Although many consumers are poorly informed of the data collection practices, the survey also notes that more than three-quarters of respondents admitted to not reading the terms and conditions, and the majority of those who read them said they did not understand them.
Fintechs and data protection
In Europe, the widespread adoption of fintech apps has been largely supported by regulatory actions, such as the revised Payment Services Directive (PSD2); however, the U.S. is currently taking a market-driven approach without a guiding government policy to support the development of open banking products and services.
Although Section 1033 of the Dodd-Frank Wall Street Reform and Consumer Protection Act 2010 establishes that consumers have the right to access their financial information, specific rules around how the data sharing should take place have not yet been released.
The Dodd-Frank Act tasked the Consumer Financial Protection Bureau (CFPB) with issuing these implementing rules, but the agency has so far published only an advance notice of proposed rulemaking and requested information from bigtechs that operate payment services to better understand their data collection practices.

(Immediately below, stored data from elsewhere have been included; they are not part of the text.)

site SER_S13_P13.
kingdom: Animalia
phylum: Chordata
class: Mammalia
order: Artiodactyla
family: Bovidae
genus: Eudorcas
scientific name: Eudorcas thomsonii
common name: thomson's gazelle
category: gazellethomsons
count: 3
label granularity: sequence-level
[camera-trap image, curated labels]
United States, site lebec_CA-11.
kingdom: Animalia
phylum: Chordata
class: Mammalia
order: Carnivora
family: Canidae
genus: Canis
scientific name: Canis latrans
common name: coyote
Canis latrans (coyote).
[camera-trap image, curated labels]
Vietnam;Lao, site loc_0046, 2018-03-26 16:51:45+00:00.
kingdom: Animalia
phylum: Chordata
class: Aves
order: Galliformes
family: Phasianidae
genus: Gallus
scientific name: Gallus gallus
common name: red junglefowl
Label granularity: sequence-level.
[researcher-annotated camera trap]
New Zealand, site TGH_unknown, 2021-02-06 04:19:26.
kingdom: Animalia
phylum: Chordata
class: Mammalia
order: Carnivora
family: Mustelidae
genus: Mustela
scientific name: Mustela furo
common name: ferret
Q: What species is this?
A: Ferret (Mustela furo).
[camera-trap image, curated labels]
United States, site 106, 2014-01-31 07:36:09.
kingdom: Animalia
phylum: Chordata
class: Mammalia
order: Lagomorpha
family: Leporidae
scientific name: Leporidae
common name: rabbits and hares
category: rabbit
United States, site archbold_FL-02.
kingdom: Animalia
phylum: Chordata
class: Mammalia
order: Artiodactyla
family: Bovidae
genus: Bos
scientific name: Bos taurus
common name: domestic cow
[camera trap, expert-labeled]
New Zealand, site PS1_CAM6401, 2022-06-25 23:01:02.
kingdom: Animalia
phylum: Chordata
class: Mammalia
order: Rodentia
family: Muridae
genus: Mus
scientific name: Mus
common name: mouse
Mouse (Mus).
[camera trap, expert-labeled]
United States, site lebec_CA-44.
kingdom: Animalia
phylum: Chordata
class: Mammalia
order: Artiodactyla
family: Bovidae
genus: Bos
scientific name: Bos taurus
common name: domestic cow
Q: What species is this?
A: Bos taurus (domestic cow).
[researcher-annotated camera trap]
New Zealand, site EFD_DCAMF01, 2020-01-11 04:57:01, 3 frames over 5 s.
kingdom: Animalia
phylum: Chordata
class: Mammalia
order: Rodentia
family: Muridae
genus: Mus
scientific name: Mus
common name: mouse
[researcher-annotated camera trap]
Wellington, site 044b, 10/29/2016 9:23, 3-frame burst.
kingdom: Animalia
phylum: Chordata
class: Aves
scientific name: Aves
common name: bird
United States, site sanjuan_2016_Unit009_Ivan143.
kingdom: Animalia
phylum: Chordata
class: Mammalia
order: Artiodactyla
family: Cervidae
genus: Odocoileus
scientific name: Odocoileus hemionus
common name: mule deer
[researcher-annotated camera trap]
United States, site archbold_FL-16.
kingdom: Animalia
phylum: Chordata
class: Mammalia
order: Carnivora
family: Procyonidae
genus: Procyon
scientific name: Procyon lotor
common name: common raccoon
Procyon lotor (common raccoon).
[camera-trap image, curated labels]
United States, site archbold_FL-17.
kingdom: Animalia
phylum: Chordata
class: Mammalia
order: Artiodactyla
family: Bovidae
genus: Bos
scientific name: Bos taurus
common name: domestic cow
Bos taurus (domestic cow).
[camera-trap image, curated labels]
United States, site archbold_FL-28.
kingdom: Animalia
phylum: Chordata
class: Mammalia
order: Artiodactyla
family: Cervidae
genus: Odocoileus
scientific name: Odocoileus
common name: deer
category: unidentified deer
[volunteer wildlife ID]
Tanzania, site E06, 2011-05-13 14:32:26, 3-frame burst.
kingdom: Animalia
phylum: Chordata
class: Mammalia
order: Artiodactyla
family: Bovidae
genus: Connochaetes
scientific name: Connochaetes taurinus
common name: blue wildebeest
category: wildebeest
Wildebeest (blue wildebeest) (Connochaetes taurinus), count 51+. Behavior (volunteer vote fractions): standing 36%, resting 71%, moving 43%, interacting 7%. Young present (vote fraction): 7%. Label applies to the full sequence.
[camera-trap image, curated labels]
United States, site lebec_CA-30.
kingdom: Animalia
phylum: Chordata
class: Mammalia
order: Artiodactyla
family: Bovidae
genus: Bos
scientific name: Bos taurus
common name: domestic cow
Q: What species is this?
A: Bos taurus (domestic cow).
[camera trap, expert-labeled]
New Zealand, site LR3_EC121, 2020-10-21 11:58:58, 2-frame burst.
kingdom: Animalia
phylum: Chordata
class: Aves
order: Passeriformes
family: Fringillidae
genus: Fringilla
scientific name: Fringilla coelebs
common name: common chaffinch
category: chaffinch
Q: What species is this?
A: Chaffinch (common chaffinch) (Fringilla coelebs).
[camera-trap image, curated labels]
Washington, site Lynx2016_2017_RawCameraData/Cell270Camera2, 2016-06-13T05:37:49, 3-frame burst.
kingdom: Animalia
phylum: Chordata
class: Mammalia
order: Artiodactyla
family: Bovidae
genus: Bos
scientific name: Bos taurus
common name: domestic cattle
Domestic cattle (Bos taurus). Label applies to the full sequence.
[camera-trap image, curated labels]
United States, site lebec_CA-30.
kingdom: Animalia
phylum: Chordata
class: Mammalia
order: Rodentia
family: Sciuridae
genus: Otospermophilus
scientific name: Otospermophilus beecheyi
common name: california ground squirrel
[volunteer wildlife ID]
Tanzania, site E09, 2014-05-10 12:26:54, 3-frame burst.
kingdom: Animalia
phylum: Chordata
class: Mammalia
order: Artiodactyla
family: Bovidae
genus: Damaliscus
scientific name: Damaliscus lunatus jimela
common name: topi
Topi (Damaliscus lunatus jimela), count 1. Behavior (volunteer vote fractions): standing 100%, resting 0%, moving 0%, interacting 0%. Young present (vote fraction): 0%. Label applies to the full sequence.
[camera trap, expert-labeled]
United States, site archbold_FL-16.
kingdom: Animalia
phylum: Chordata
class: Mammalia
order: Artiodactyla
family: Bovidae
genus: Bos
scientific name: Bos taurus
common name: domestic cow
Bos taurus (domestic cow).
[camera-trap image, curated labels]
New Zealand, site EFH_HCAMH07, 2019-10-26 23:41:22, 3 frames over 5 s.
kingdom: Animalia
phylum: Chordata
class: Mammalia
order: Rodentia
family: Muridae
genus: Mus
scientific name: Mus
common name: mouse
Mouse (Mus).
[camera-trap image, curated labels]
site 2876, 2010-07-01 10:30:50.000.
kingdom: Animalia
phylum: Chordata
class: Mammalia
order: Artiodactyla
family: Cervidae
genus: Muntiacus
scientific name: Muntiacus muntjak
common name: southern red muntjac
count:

Meanwhile, U.S. fintechs and banks have started to team up and strike bilateral agreements to be able to provide better financial services for consumers. For instance, FDX, one of these initiatives, counts 197 banks, fintechs and consumer groups among its members, and has developed a financial data-sharing API standard that has 22m consumer accounts in the U.S. and Canada. By comparison, the Open Banking Implementation Entity (OBIE) in the UK has recently reported that more than 3m consumers are using its open banking API.
However, the more market participants have access to consumers’ financial data, the more the risk is to compromise the security and privacy of that data.
Although the EU and UK addressed many of these concerns by adopting the General Data Protection Regulation (GDPR), together with establishing rules of open banking through PSD2, U.S. regulations do not currently address data protection and rules around sharing data.